» **Written instruction**
Format the records below as a Markdown table with the columns Row and Line, numbering each line in order and leaving out blank lines. Include only the lines from the one containing "In the context" up to and including the one containing "10305 millimetres".
==========
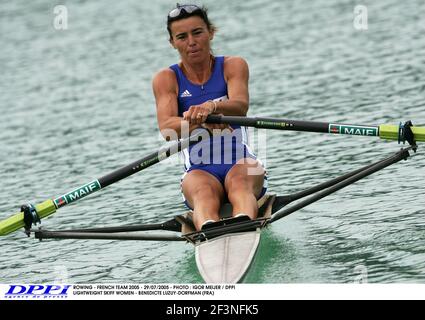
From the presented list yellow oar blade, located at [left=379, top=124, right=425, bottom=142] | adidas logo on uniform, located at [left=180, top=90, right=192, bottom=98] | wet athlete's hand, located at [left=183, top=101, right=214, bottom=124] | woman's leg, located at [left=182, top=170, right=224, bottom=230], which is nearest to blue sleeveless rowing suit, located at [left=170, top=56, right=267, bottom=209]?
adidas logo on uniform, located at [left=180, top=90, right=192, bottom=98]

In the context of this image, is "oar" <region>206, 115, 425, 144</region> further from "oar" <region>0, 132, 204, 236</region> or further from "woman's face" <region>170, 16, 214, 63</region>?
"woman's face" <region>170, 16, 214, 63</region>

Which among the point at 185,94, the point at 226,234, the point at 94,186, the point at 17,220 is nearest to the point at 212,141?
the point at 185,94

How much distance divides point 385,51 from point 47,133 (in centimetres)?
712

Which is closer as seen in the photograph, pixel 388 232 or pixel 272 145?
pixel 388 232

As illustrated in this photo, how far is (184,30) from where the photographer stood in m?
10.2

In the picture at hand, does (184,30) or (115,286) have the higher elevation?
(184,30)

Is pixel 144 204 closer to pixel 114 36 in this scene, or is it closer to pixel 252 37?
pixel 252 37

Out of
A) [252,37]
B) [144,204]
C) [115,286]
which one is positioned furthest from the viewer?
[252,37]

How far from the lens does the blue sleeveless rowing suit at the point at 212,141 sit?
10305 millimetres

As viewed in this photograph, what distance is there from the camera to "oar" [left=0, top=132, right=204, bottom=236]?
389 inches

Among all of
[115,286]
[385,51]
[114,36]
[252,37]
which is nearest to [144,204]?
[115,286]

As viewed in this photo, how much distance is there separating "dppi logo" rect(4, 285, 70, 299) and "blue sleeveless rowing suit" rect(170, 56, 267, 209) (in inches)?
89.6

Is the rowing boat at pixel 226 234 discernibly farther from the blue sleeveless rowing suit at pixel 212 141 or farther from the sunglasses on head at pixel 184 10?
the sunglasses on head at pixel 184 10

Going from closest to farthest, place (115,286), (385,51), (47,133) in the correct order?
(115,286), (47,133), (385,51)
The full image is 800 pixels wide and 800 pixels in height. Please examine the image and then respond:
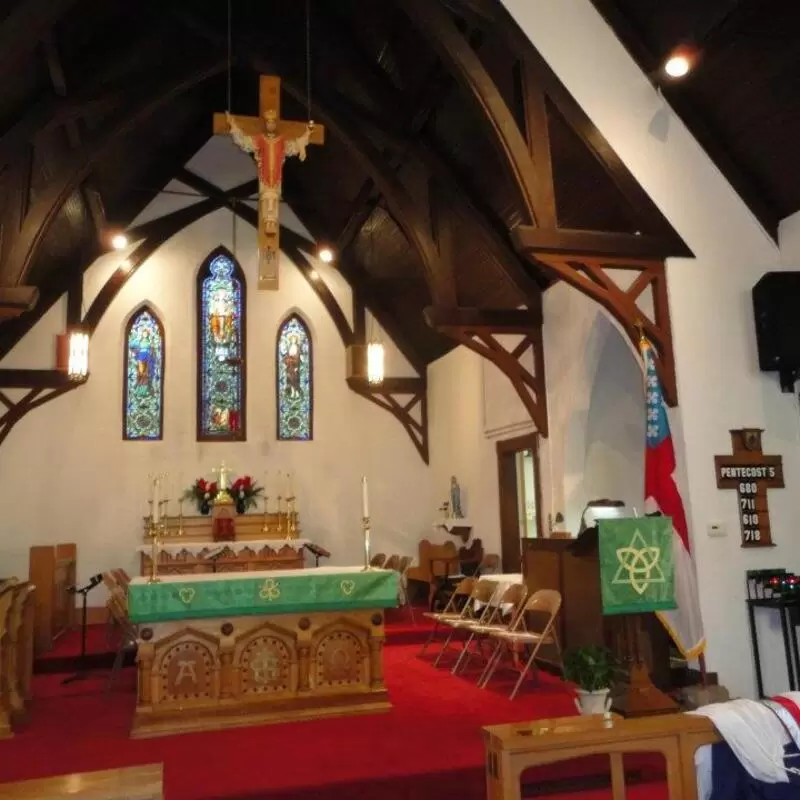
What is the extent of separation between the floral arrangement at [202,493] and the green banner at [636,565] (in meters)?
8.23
==========
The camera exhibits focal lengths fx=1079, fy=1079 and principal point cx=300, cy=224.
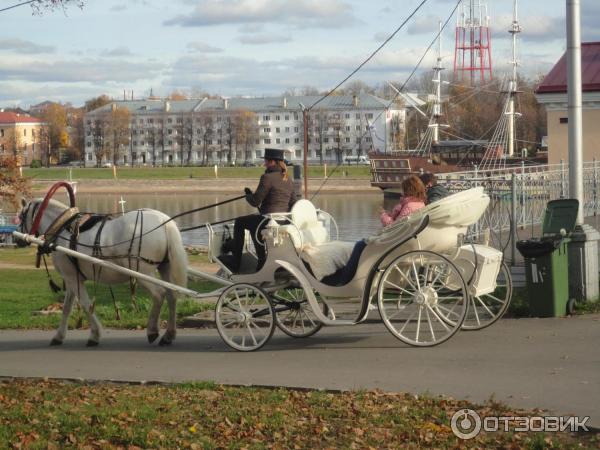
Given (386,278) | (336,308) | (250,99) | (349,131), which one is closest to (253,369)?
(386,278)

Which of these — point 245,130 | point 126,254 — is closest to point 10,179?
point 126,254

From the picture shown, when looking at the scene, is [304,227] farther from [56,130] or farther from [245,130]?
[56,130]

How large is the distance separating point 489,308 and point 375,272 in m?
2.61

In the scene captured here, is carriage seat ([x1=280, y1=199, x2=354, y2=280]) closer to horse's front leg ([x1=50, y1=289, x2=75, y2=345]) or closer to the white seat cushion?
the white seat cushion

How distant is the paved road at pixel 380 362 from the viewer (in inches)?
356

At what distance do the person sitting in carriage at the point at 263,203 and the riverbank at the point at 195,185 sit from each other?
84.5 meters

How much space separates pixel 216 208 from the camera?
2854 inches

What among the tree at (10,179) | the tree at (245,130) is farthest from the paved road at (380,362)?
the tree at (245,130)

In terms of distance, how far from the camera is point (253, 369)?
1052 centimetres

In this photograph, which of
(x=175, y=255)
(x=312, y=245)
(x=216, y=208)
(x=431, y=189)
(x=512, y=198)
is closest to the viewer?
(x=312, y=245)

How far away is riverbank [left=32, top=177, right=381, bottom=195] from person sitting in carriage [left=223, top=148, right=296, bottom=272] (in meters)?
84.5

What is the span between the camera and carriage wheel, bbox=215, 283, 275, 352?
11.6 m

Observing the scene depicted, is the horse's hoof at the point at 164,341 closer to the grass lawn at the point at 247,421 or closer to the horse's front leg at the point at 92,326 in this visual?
==========
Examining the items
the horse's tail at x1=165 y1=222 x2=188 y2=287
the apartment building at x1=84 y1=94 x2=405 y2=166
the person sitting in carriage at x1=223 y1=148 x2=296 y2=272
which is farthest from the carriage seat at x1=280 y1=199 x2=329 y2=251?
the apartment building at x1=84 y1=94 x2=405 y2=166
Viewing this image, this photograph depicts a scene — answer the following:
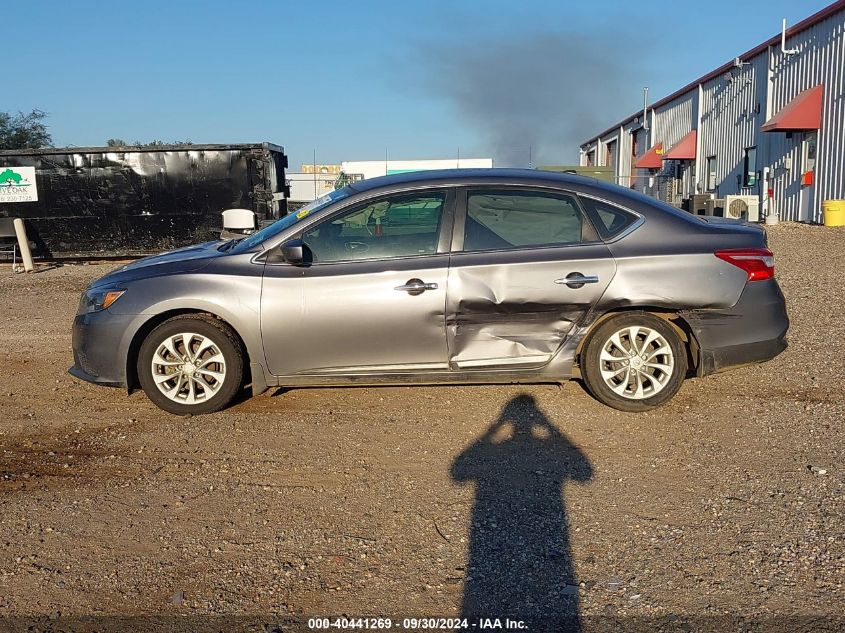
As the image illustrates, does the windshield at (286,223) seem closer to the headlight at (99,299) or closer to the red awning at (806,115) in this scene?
==========
» **Problem solution**
| Row | Line |
|---|---|
| 1 | In the context of this image, is "oar" <region>206, 115, 425, 144</region> further from "oar" <region>0, 132, 204, 236</region> or further from "woman's face" <region>170, 16, 214, 63</region>? |
| 2 | "woman's face" <region>170, 16, 214, 63</region> |
| 3 | Which among the point at 185,94, the point at 226,234, the point at 94,186, the point at 17,220 is nearest to the point at 212,141? |
| 4 | the point at 185,94 |
| 5 | How much distance divides point 385,51 from point 47,133 (in centimetres)? |
| 6 | 712 |
| 7 | Which is closer as seen in the photograph, pixel 388 232 or pixel 272 145? |
| 8 | pixel 388 232 |
| 9 | As illustrated in this photo, how far is (184,30) from where the photographer stood in m? |
| 10 | 10.2 |
| 11 | In the picture at hand, does (184,30) or (115,286) have the higher elevation? |
| 12 | (184,30) |
| 13 | Is pixel 144 204 closer to pixel 114 36 in this scene, or is it closer to pixel 252 37? |
| 14 | pixel 252 37 |
| 15 | Out of |
| 16 | A) [252,37] |
| 17 | B) [144,204] |
| 18 | C) [115,286] |
| 19 | which one is positioned furthest from the viewer? |
| 20 | [252,37] |
| 21 | How far from the lens does the blue sleeveless rowing suit at the point at 212,141 sit? |
| 22 | 10305 millimetres |